The night of the Jonsens’ arrival, Mama and Daddy catch up on news they’ve brought from the capital. We kids are playing cards in corner of the porch when the adults’ voices get low, always a signal that something important is being said. I perk up my ears to listen and Berta frowns slightly and also turns her head. Mr. Jonsen is talking about Jesus de Galindez, a professor at a New York university, who suddenly disappeared in a subway station after writing a paper that said bad things about Trujillo. Everyone is saying Trujillo had him kidnapped and brought to the Dominican Republic, and that he’s been murdered by El Jefe’s orders. Daddy and Mama are leaning in, paying close attention.
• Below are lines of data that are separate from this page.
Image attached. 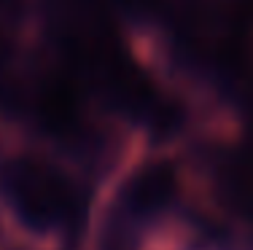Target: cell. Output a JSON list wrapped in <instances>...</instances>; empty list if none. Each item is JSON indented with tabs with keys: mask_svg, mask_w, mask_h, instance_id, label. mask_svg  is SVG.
<instances>
[{
	"mask_svg": "<svg viewBox=\"0 0 253 250\" xmlns=\"http://www.w3.org/2000/svg\"><path fill=\"white\" fill-rule=\"evenodd\" d=\"M78 183L59 162L33 151L0 162V205L19 229L51 237L68 229L78 213Z\"/></svg>",
	"mask_w": 253,
	"mask_h": 250,
	"instance_id": "1",
	"label": "cell"
}]
</instances>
I think back to when we rented the green house, before Casalata was built, and how scared and mad Daddy was when he found out that the owner was one of El Jefe’s hired killers. We’ve stayed clear of the owners since then when they come to spend time in their vacation cottage, except for when there were some young girls, nieces I guess, who arrived in the summer and wanted to play. They seemed normal to me, except for having new clothes in the latest fashions. But they weren’t that friendly to my other Dominican friends, like somehow city girls were more important than daughters of seamstresses or grocers. They played with me because we owned a finca, or because we were Americans. I’ve already figured
out being a Norteamericana makes me different no matter what. At least no one will want to hurt us.
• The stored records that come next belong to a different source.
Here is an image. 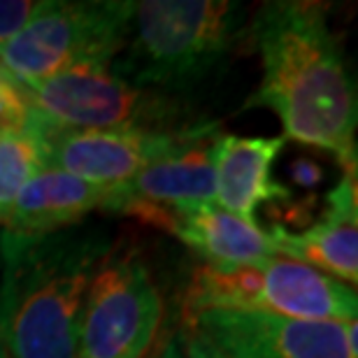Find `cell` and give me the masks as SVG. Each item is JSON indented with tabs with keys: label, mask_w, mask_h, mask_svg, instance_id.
<instances>
[{
	"label": "cell",
	"mask_w": 358,
	"mask_h": 358,
	"mask_svg": "<svg viewBox=\"0 0 358 358\" xmlns=\"http://www.w3.org/2000/svg\"><path fill=\"white\" fill-rule=\"evenodd\" d=\"M328 14V5L307 0H270L256 10L247 38L263 75L245 110L275 112L284 140L324 149L342 173H356V84Z\"/></svg>",
	"instance_id": "cell-1"
},
{
	"label": "cell",
	"mask_w": 358,
	"mask_h": 358,
	"mask_svg": "<svg viewBox=\"0 0 358 358\" xmlns=\"http://www.w3.org/2000/svg\"><path fill=\"white\" fill-rule=\"evenodd\" d=\"M114 249L100 226L0 233V345L10 358H77L93 275Z\"/></svg>",
	"instance_id": "cell-2"
},
{
	"label": "cell",
	"mask_w": 358,
	"mask_h": 358,
	"mask_svg": "<svg viewBox=\"0 0 358 358\" xmlns=\"http://www.w3.org/2000/svg\"><path fill=\"white\" fill-rule=\"evenodd\" d=\"M247 24L245 5L233 0L135 3L124 56L112 70L135 87L177 98L231 59Z\"/></svg>",
	"instance_id": "cell-3"
},
{
	"label": "cell",
	"mask_w": 358,
	"mask_h": 358,
	"mask_svg": "<svg viewBox=\"0 0 358 358\" xmlns=\"http://www.w3.org/2000/svg\"><path fill=\"white\" fill-rule=\"evenodd\" d=\"M261 312L312 321H356V289L284 256L252 266H198L182 298L184 324L200 312Z\"/></svg>",
	"instance_id": "cell-4"
},
{
	"label": "cell",
	"mask_w": 358,
	"mask_h": 358,
	"mask_svg": "<svg viewBox=\"0 0 358 358\" xmlns=\"http://www.w3.org/2000/svg\"><path fill=\"white\" fill-rule=\"evenodd\" d=\"M133 7L131 0H45L21 33L0 45V61L21 87L112 66L126 47Z\"/></svg>",
	"instance_id": "cell-5"
},
{
	"label": "cell",
	"mask_w": 358,
	"mask_h": 358,
	"mask_svg": "<svg viewBox=\"0 0 358 358\" xmlns=\"http://www.w3.org/2000/svg\"><path fill=\"white\" fill-rule=\"evenodd\" d=\"M163 321V298L140 249H112L91 279L77 358H149Z\"/></svg>",
	"instance_id": "cell-6"
},
{
	"label": "cell",
	"mask_w": 358,
	"mask_h": 358,
	"mask_svg": "<svg viewBox=\"0 0 358 358\" xmlns=\"http://www.w3.org/2000/svg\"><path fill=\"white\" fill-rule=\"evenodd\" d=\"M33 107L56 128H182V105L175 96L140 89L121 80L112 66H84L24 87Z\"/></svg>",
	"instance_id": "cell-7"
},
{
	"label": "cell",
	"mask_w": 358,
	"mask_h": 358,
	"mask_svg": "<svg viewBox=\"0 0 358 358\" xmlns=\"http://www.w3.org/2000/svg\"><path fill=\"white\" fill-rule=\"evenodd\" d=\"M42 117V114H40ZM217 124L198 121L182 128H100V131H68L45 119L42 145L45 166L80 177L84 182L117 189L131 182L154 161L175 152L196 135Z\"/></svg>",
	"instance_id": "cell-8"
},
{
	"label": "cell",
	"mask_w": 358,
	"mask_h": 358,
	"mask_svg": "<svg viewBox=\"0 0 358 358\" xmlns=\"http://www.w3.org/2000/svg\"><path fill=\"white\" fill-rule=\"evenodd\" d=\"M184 326L196 328L233 358H358L356 321L212 310Z\"/></svg>",
	"instance_id": "cell-9"
},
{
	"label": "cell",
	"mask_w": 358,
	"mask_h": 358,
	"mask_svg": "<svg viewBox=\"0 0 358 358\" xmlns=\"http://www.w3.org/2000/svg\"><path fill=\"white\" fill-rule=\"evenodd\" d=\"M117 214L170 233L198 252L210 266H252L277 254L268 228L221 210L219 205H147L128 203Z\"/></svg>",
	"instance_id": "cell-10"
},
{
	"label": "cell",
	"mask_w": 358,
	"mask_h": 358,
	"mask_svg": "<svg viewBox=\"0 0 358 358\" xmlns=\"http://www.w3.org/2000/svg\"><path fill=\"white\" fill-rule=\"evenodd\" d=\"M356 173L342 179L326 193L319 219L303 233L284 226H270L268 233L277 254L307 268H314L356 289L358 284V198Z\"/></svg>",
	"instance_id": "cell-11"
},
{
	"label": "cell",
	"mask_w": 358,
	"mask_h": 358,
	"mask_svg": "<svg viewBox=\"0 0 358 358\" xmlns=\"http://www.w3.org/2000/svg\"><path fill=\"white\" fill-rule=\"evenodd\" d=\"M284 145V135H214V189L221 210L256 224V212L263 203L291 198L286 186L272 182V166Z\"/></svg>",
	"instance_id": "cell-12"
},
{
	"label": "cell",
	"mask_w": 358,
	"mask_h": 358,
	"mask_svg": "<svg viewBox=\"0 0 358 358\" xmlns=\"http://www.w3.org/2000/svg\"><path fill=\"white\" fill-rule=\"evenodd\" d=\"M217 126L207 128L186 145L154 161L131 182L114 189L110 212L117 214L128 203L147 205H217L212 145Z\"/></svg>",
	"instance_id": "cell-13"
},
{
	"label": "cell",
	"mask_w": 358,
	"mask_h": 358,
	"mask_svg": "<svg viewBox=\"0 0 358 358\" xmlns=\"http://www.w3.org/2000/svg\"><path fill=\"white\" fill-rule=\"evenodd\" d=\"M114 189L96 186L61 170L45 168L14 200L0 233L47 235L80 226L91 212H110Z\"/></svg>",
	"instance_id": "cell-14"
},
{
	"label": "cell",
	"mask_w": 358,
	"mask_h": 358,
	"mask_svg": "<svg viewBox=\"0 0 358 358\" xmlns=\"http://www.w3.org/2000/svg\"><path fill=\"white\" fill-rule=\"evenodd\" d=\"M42 126L45 119L38 112V119L28 128H0V224L24 186L47 168Z\"/></svg>",
	"instance_id": "cell-15"
},
{
	"label": "cell",
	"mask_w": 358,
	"mask_h": 358,
	"mask_svg": "<svg viewBox=\"0 0 358 358\" xmlns=\"http://www.w3.org/2000/svg\"><path fill=\"white\" fill-rule=\"evenodd\" d=\"M38 119L26 89L10 75H0V128H28Z\"/></svg>",
	"instance_id": "cell-16"
},
{
	"label": "cell",
	"mask_w": 358,
	"mask_h": 358,
	"mask_svg": "<svg viewBox=\"0 0 358 358\" xmlns=\"http://www.w3.org/2000/svg\"><path fill=\"white\" fill-rule=\"evenodd\" d=\"M45 0H0V45L21 33Z\"/></svg>",
	"instance_id": "cell-17"
},
{
	"label": "cell",
	"mask_w": 358,
	"mask_h": 358,
	"mask_svg": "<svg viewBox=\"0 0 358 358\" xmlns=\"http://www.w3.org/2000/svg\"><path fill=\"white\" fill-rule=\"evenodd\" d=\"M177 338L186 358H233L191 326H184L182 331H177Z\"/></svg>",
	"instance_id": "cell-18"
},
{
	"label": "cell",
	"mask_w": 358,
	"mask_h": 358,
	"mask_svg": "<svg viewBox=\"0 0 358 358\" xmlns=\"http://www.w3.org/2000/svg\"><path fill=\"white\" fill-rule=\"evenodd\" d=\"M291 177L296 184L305 186V189H312V186H317L321 179H324V168H321L317 161L298 159L291 166Z\"/></svg>",
	"instance_id": "cell-19"
},
{
	"label": "cell",
	"mask_w": 358,
	"mask_h": 358,
	"mask_svg": "<svg viewBox=\"0 0 358 358\" xmlns=\"http://www.w3.org/2000/svg\"><path fill=\"white\" fill-rule=\"evenodd\" d=\"M154 358H186L184 352H182V345H179V338H177V333L175 335H170V338L163 342V345L156 349V354Z\"/></svg>",
	"instance_id": "cell-20"
},
{
	"label": "cell",
	"mask_w": 358,
	"mask_h": 358,
	"mask_svg": "<svg viewBox=\"0 0 358 358\" xmlns=\"http://www.w3.org/2000/svg\"><path fill=\"white\" fill-rule=\"evenodd\" d=\"M0 75H10V73H7V68L3 66V61H0ZM12 77V75H10Z\"/></svg>",
	"instance_id": "cell-21"
},
{
	"label": "cell",
	"mask_w": 358,
	"mask_h": 358,
	"mask_svg": "<svg viewBox=\"0 0 358 358\" xmlns=\"http://www.w3.org/2000/svg\"><path fill=\"white\" fill-rule=\"evenodd\" d=\"M0 358H10V354L5 352V349H3V345H0Z\"/></svg>",
	"instance_id": "cell-22"
},
{
	"label": "cell",
	"mask_w": 358,
	"mask_h": 358,
	"mask_svg": "<svg viewBox=\"0 0 358 358\" xmlns=\"http://www.w3.org/2000/svg\"><path fill=\"white\" fill-rule=\"evenodd\" d=\"M154 354H156V352H154ZM154 354H152V356H149V358H154Z\"/></svg>",
	"instance_id": "cell-23"
}]
</instances>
Casalata fills with laughter during the rest of the Jonsens’ visit and time passes too quickly. When our guests leave, stillness fills the air. I feel a sense of waiting, but I’m not sure why. No American news magazines arrive, just the stray National Geographic every few months. Early the next year, Mr. Jonsen sends us a Life magazine with a story about Gerald Murphy, an American pilot who worked for the local Dominican airline. I remember reading an article about him in El Caribe newspaper a few months ago, about his empty car found by an ocean cliff, near Ciudad Trujillo. They said it probably was an accident. But the Life article gives me goose bumps because it connects the pilot to the professor, Galindez. The story says Murphy flew Galindez (dead or alive, it wasn’t clear) to the Dominican Republic shortly after the professor vanished. Now Murphy has disappeared too, and this article says it’s no accident—it’s murder. The American government is investigating both cases.
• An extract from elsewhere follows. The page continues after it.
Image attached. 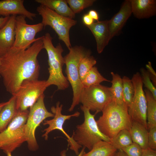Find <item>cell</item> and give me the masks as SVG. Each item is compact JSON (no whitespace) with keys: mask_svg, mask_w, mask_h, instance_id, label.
<instances>
[{"mask_svg":"<svg viewBox=\"0 0 156 156\" xmlns=\"http://www.w3.org/2000/svg\"><path fill=\"white\" fill-rule=\"evenodd\" d=\"M85 148L83 147L81 149L80 152L79 153L77 156H82L83 154L85 153ZM66 150H64L62 151L60 153L61 156H66Z\"/></svg>","mask_w":156,"mask_h":156,"instance_id":"obj_38","label":"cell"},{"mask_svg":"<svg viewBox=\"0 0 156 156\" xmlns=\"http://www.w3.org/2000/svg\"><path fill=\"white\" fill-rule=\"evenodd\" d=\"M6 154L7 155V156H12L11 153L8 152Z\"/></svg>","mask_w":156,"mask_h":156,"instance_id":"obj_41","label":"cell"},{"mask_svg":"<svg viewBox=\"0 0 156 156\" xmlns=\"http://www.w3.org/2000/svg\"><path fill=\"white\" fill-rule=\"evenodd\" d=\"M113 100L110 87L100 84L83 88L79 97V103L95 112V114L102 112L106 105Z\"/></svg>","mask_w":156,"mask_h":156,"instance_id":"obj_10","label":"cell"},{"mask_svg":"<svg viewBox=\"0 0 156 156\" xmlns=\"http://www.w3.org/2000/svg\"><path fill=\"white\" fill-rule=\"evenodd\" d=\"M10 17V16L0 17V29L5 24Z\"/></svg>","mask_w":156,"mask_h":156,"instance_id":"obj_37","label":"cell"},{"mask_svg":"<svg viewBox=\"0 0 156 156\" xmlns=\"http://www.w3.org/2000/svg\"><path fill=\"white\" fill-rule=\"evenodd\" d=\"M83 22L86 26L92 25L94 23V20L88 14H84L82 18Z\"/></svg>","mask_w":156,"mask_h":156,"instance_id":"obj_35","label":"cell"},{"mask_svg":"<svg viewBox=\"0 0 156 156\" xmlns=\"http://www.w3.org/2000/svg\"><path fill=\"white\" fill-rule=\"evenodd\" d=\"M26 18L22 15L16 16L15 38L12 49L25 50L28 48L39 38L40 37L36 38L35 37L44 27L41 22L33 25L27 24Z\"/></svg>","mask_w":156,"mask_h":156,"instance_id":"obj_11","label":"cell"},{"mask_svg":"<svg viewBox=\"0 0 156 156\" xmlns=\"http://www.w3.org/2000/svg\"><path fill=\"white\" fill-rule=\"evenodd\" d=\"M143 149L138 144L133 142L131 145L121 150L127 156H141Z\"/></svg>","mask_w":156,"mask_h":156,"instance_id":"obj_31","label":"cell"},{"mask_svg":"<svg viewBox=\"0 0 156 156\" xmlns=\"http://www.w3.org/2000/svg\"><path fill=\"white\" fill-rule=\"evenodd\" d=\"M88 14L94 20L98 21L99 18V15L96 11L92 10H90Z\"/></svg>","mask_w":156,"mask_h":156,"instance_id":"obj_36","label":"cell"},{"mask_svg":"<svg viewBox=\"0 0 156 156\" xmlns=\"http://www.w3.org/2000/svg\"><path fill=\"white\" fill-rule=\"evenodd\" d=\"M104 81H110L104 77L99 72L97 68L94 66L87 73L81 83L83 88H86L100 84Z\"/></svg>","mask_w":156,"mask_h":156,"instance_id":"obj_25","label":"cell"},{"mask_svg":"<svg viewBox=\"0 0 156 156\" xmlns=\"http://www.w3.org/2000/svg\"><path fill=\"white\" fill-rule=\"evenodd\" d=\"M114 156H117V155H116V154L114 155Z\"/></svg>","mask_w":156,"mask_h":156,"instance_id":"obj_43","label":"cell"},{"mask_svg":"<svg viewBox=\"0 0 156 156\" xmlns=\"http://www.w3.org/2000/svg\"><path fill=\"white\" fill-rule=\"evenodd\" d=\"M70 8L75 14L79 13L84 9L92 6L95 0H67Z\"/></svg>","mask_w":156,"mask_h":156,"instance_id":"obj_29","label":"cell"},{"mask_svg":"<svg viewBox=\"0 0 156 156\" xmlns=\"http://www.w3.org/2000/svg\"><path fill=\"white\" fill-rule=\"evenodd\" d=\"M29 111L18 110L7 127L0 133V149L11 153L26 142L24 131Z\"/></svg>","mask_w":156,"mask_h":156,"instance_id":"obj_6","label":"cell"},{"mask_svg":"<svg viewBox=\"0 0 156 156\" xmlns=\"http://www.w3.org/2000/svg\"><path fill=\"white\" fill-rule=\"evenodd\" d=\"M140 71L143 84L146 89L151 92L155 99H156V87L151 81L148 72L144 68H141Z\"/></svg>","mask_w":156,"mask_h":156,"instance_id":"obj_30","label":"cell"},{"mask_svg":"<svg viewBox=\"0 0 156 156\" xmlns=\"http://www.w3.org/2000/svg\"><path fill=\"white\" fill-rule=\"evenodd\" d=\"M131 14L130 0H125L119 11L108 20V25L111 39L120 33Z\"/></svg>","mask_w":156,"mask_h":156,"instance_id":"obj_14","label":"cell"},{"mask_svg":"<svg viewBox=\"0 0 156 156\" xmlns=\"http://www.w3.org/2000/svg\"><path fill=\"white\" fill-rule=\"evenodd\" d=\"M42 36L25 50L11 49L1 56L0 76L7 91L14 95L22 83L38 79L40 66L37 57L44 49Z\"/></svg>","mask_w":156,"mask_h":156,"instance_id":"obj_1","label":"cell"},{"mask_svg":"<svg viewBox=\"0 0 156 156\" xmlns=\"http://www.w3.org/2000/svg\"><path fill=\"white\" fill-rule=\"evenodd\" d=\"M147 102L146 119L148 130L156 127V99L148 89L144 90Z\"/></svg>","mask_w":156,"mask_h":156,"instance_id":"obj_23","label":"cell"},{"mask_svg":"<svg viewBox=\"0 0 156 156\" xmlns=\"http://www.w3.org/2000/svg\"><path fill=\"white\" fill-rule=\"evenodd\" d=\"M122 79L123 100L128 108L131 104L134 95V87L131 79L129 77L124 76Z\"/></svg>","mask_w":156,"mask_h":156,"instance_id":"obj_27","label":"cell"},{"mask_svg":"<svg viewBox=\"0 0 156 156\" xmlns=\"http://www.w3.org/2000/svg\"><path fill=\"white\" fill-rule=\"evenodd\" d=\"M84 115V121L81 125L76 126L72 137L79 145L87 148L90 151L98 142L103 140L110 143L111 139L103 134L99 129L95 114H92L90 110L82 105L80 106Z\"/></svg>","mask_w":156,"mask_h":156,"instance_id":"obj_5","label":"cell"},{"mask_svg":"<svg viewBox=\"0 0 156 156\" xmlns=\"http://www.w3.org/2000/svg\"><path fill=\"white\" fill-rule=\"evenodd\" d=\"M90 54L89 50L81 46H75L71 47L68 53L64 57L66 77L71 86L73 92L72 102L68 109L70 112L72 111L79 103L80 95L83 88L79 75V63L83 58Z\"/></svg>","mask_w":156,"mask_h":156,"instance_id":"obj_4","label":"cell"},{"mask_svg":"<svg viewBox=\"0 0 156 156\" xmlns=\"http://www.w3.org/2000/svg\"><path fill=\"white\" fill-rule=\"evenodd\" d=\"M37 11L42 18L41 23L44 27L50 26L63 41L69 50L72 46L69 36L70 28L75 25L77 21L73 19L61 15L46 6L40 5Z\"/></svg>","mask_w":156,"mask_h":156,"instance_id":"obj_7","label":"cell"},{"mask_svg":"<svg viewBox=\"0 0 156 156\" xmlns=\"http://www.w3.org/2000/svg\"><path fill=\"white\" fill-rule=\"evenodd\" d=\"M17 111L15 97L12 96L0 111V133L7 127Z\"/></svg>","mask_w":156,"mask_h":156,"instance_id":"obj_21","label":"cell"},{"mask_svg":"<svg viewBox=\"0 0 156 156\" xmlns=\"http://www.w3.org/2000/svg\"><path fill=\"white\" fill-rule=\"evenodd\" d=\"M131 80L134 87V94L131 104L128 108L129 114L132 120L140 123L148 129L146 100L140 73L134 74Z\"/></svg>","mask_w":156,"mask_h":156,"instance_id":"obj_12","label":"cell"},{"mask_svg":"<svg viewBox=\"0 0 156 156\" xmlns=\"http://www.w3.org/2000/svg\"><path fill=\"white\" fill-rule=\"evenodd\" d=\"M132 13L138 19L147 18L156 14L155 0H130Z\"/></svg>","mask_w":156,"mask_h":156,"instance_id":"obj_18","label":"cell"},{"mask_svg":"<svg viewBox=\"0 0 156 156\" xmlns=\"http://www.w3.org/2000/svg\"><path fill=\"white\" fill-rule=\"evenodd\" d=\"M112 80L110 87L113 97V100L116 103L121 104L124 103L122 96L123 84L122 79L118 74L111 72Z\"/></svg>","mask_w":156,"mask_h":156,"instance_id":"obj_24","label":"cell"},{"mask_svg":"<svg viewBox=\"0 0 156 156\" xmlns=\"http://www.w3.org/2000/svg\"><path fill=\"white\" fill-rule=\"evenodd\" d=\"M7 102V101L5 102L0 103V111L4 106L6 104Z\"/></svg>","mask_w":156,"mask_h":156,"instance_id":"obj_40","label":"cell"},{"mask_svg":"<svg viewBox=\"0 0 156 156\" xmlns=\"http://www.w3.org/2000/svg\"><path fill=\"white\" fill-rule=\"evenodd\" d=\"M108 20L97 21L86 26L94 35L96 44L97 50L101 53L111 40L108 25Z\"/></svg>","mask_w":156,"mask_h":156,"instance_id":"obj_17","label":"cell"},{"mask_svg":"<svg viewBox=\"0 0 156 156\" xmlns=\"http://www.w3.org/2000/svg\"><path fill=\"white\" fill-rule=\"evenodd\" d=\"M24 2L23 0H0V15L4 17L22 15L33 21L36 14L27 10Z\"/></svg>","mask_w":156,"mask_h":156,"instance_id":"obj_15","label":"cell"},{"mask_svg":"<svg viewBox=\"0 0 156 156\" xmlns=\"http://www.w3.org/2000/svg\"><path fill=\"white\" fill-rule=\"evenodd\" d=\"M52 39L49 33L42 36L44 49L47 53L49 66V75L46 82L48 87L54 85L57 87V90H64L68 88L69 83L63 73V67L65 64L62 55L64 49L60 43L55 47Z\"/></svg>","mask_w":156,"mask_h":156,"instance_id":"obj_3","label":"cell"},{"mask_svg":"<svg viewBox=\"0 0 156 156\" xmlns=\"http://www.w3.org/2000/svg\"><path fill=\"white\" fill-rule=\"evenodd\" d=\"M44 94L30 107L29 115L24 129V134L29 150L35 151L39 148L35 137L36 130L43 121L54 114L47 109L44 103Z\"/></svg>","mask_w":156,"mask_h":156,"instance_id":"obj_8","label":"cell"},{"mask_svg":"<svg viewBox=\"0 0 156 156\" xmlns=\"http://www.w3.org/2000/svg\"><path fill=\"white\" fill-rule=\"evenodd\" d=\"M63 105H60L58 101L56 104V106H53L51 108V112L54 114L53 118L49 120H45L43 125H48V127L44 129L42 131L44 132L42 136L46 140H48L49 133L55 130H60L67 138L68 146L70 149L73 151L77 155L79 154V150L82 146L79 145L73 139L70 137L64 131L63 125L65 121L69 120L72 117H78L80 115V113L76 112L73 114L70 115H65L62 113Z\"/></svg>","mask_w":156,"mask_h":156,"instance_id":"obj_13","label":"cell"},{"mask_svg":"<svg viewBox=\"0 0 156 156\" xmlns=\"http://www.w3.org/2000/svg\"><path fill=\"white\" fill-rule=\"evenodd\" d=\"M148 135V147L156 149V127L149 129Z\"/></svg>","mask_w":156,"mask_h":156,"instance_id":"obj_32","label":"cell"},{"mask_svg":"<svg viewBox=\"0 0 156 156\" xmlns=\"http://www.w3.org/2000/svg\"><path fill=\"white\" fill-rule=\"evenodd\" d=\"M1 57L0 55V67L1 65Z\"/></svg>","mask_w":156,"mask_h":156,"instance_id":"obj_42","label":"cell"},{"mask_svg":"<svg viewBox=\"0 0 156 156\" xmlns=\"http://www.w3.org/2000/svg\"><path fill=\"white\" fill-rule=\"evenodd\" d=\"M141 156H156V151L148 147L143 149Z\"/></svg>","mask_w":156,"mask_h":156,"instance_id":"obj_34","label":"cell"},{"mask_svg":"<svg viewBox=\"0 0 156 156\" xmlns=\"http://www.w3.org/2000/svg\"><path fill=\"white\" fill-rule=\"evenodd\" d=\"M117 150L110 143L101 140L96 143L92 149L82 156H114Z\"/></svg>","mask_w":156,"mask_h":156,"instance_id":"obj_22","label":"cell"},{"mask_svg":"<svg viewBox=\"0 0 156 156\" xmlns=\"http://www.w3.org/2000/svg\"><path fill=\"white\" fill-rule=\"evenodd\" d=\"M16 16L12 15L0 29V55L5 54L12 47L15 35Z\"/></svg>","mask_w":156,"mask_h":156,"instance_id":"obj_16","label":"cell"},{"mask_svg":"<svg viewBox=\"0 0 156 156\" xmlns=\"http://www.w3.org/2000/svg\"><path fill=\"white\" fill-rule=\"evenodd\" d=\"M129 131L133 142L139 145L142 149L148 147V129L143 125L132 120Z\"/></svg>","mask_w":156,"mask_h":156,"instance_id":"obj_20","label":"cell"},{"mask_svg":"<svg viewBox=\"0 0 156 156\" xmlns=\"http://www.w3.org/2000/svg\"><path fill=\"white\" fill-rule=\"evenodd\" d=\"M48 87L46 80L27 79L22 83L17 92L13 95L17 110H27L36 102Z\"/></svg>","mask_w":156,"mask_h":156,"instance_id":"obj_9","label":"cell"},{"mask_svg":"<svg viewBox=\"0 0 156 156\" xmlns=\"http://www.w3.org/2000/svg\"><path fill=\"white\" fill-rule=\"evenodd\" d=\"M116 154L117 156H127L121 149L118 150V152L116 153Z\"/></svg>","mask_w":156,"mask_h":156,"instance_id":"obj_39","label":"cell"},{"mask_svg":"<svg viewBox=\"0 0 156 156\" xmlns=\"http://www.w3.org/2000/svg\"><path fill=\"white\" fill-rule=\"evenodd\" d=\"M102 112L96 122L101 132L111 140L121 131L129 130L132 120L125 103L120 104L112 100Z\"/></svg>","mask_w":156,"mask_h":156,"instance_id":"obj_2","label":"cell"},{"mask_svg":"<svg viewBox=\"0 0 156 156\" xmlns=\"http://www.w3.org/2000/svg\"><path fill=\"white\" fill-rule=\"evenodd\" d=\"M133 143L129 130L124 129L120 131L111 139L110 143L118 150L131 145Z\"/></svg>","mask_w":156,"mask_h":156,"instance_id":"obj_26","label":"cell"},{"mask_svg":"<svg viewBox=\"0 0 156 156\" xmlns=\"http://www.w3.org/2000/svg\"><path fill=\"white\" fill-rule=\"evenodd\" d=\"M35 1L62 16L73 19L75 16V14L69 7L66 0H35Z\"/></svg>","mask_w":156,"mask_h":156,"instance_id":"obj_19","label":"cell"},{"mask_svg":"<svg viewBox=\"0 0 156 156\" xmlns=\"http://www.w3.org/2000/svg\"><path fill=\"white\" fill-rule=\"evenodd\" d=\"M96 63V60L91 54L86 55L81 59L79 68V75L81 81L87 73Z\"/></svg>","mask_w":156,"mask_h":156,"instance_id":"obj_28","label":"cell"},{"mask_svg":"<svg viewBox=\"0 0 156 156\" xmlns=\"http://www.w3.org/2000/svg\"><path fill=\"white\" fill-rule=\"evenodd\" d=\"M146 66L147 69V70L149 73L151 79L152 80L153 84L155 86H155L156 83V74L152 66L151 62H149L146 65Z\"/></svg>","mask_w":156,"mask_h":156,"instance_id":"obj_33","label":"cell"}]
</instances>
Later in the week, after we’ve all read the magazine from cover to cover, I notice this particular story has been ripped out. Doing chores the next day, I find it in pieces in the kitchen garbage, under a wad of coffee grounds. Mama and Daddy don’t say another word about it, but it’s clear they don’t want anyone else to know they’ve read the story about the missing professor and pilot.
Chapter Seven
Church Bells and Cock Fights
Everybody in Miches goes to church on Sundays except us. The bells peal twice, loud and clear, once for the eight o’clock service and then again for ten o’clock mass. The sound ripples through town all the way to the river. Daddy is anti-Pope and very anti-Catholic, and doesn’t much care for the Protestants either, although there aren’t many of those in Miches. The priest, Padre Daniel, is the only other foreigner in town, a French Canadian who speaks Spanish with a heavy accent. He drops in one day soon after Casalata is put together to invite our family into the church fold.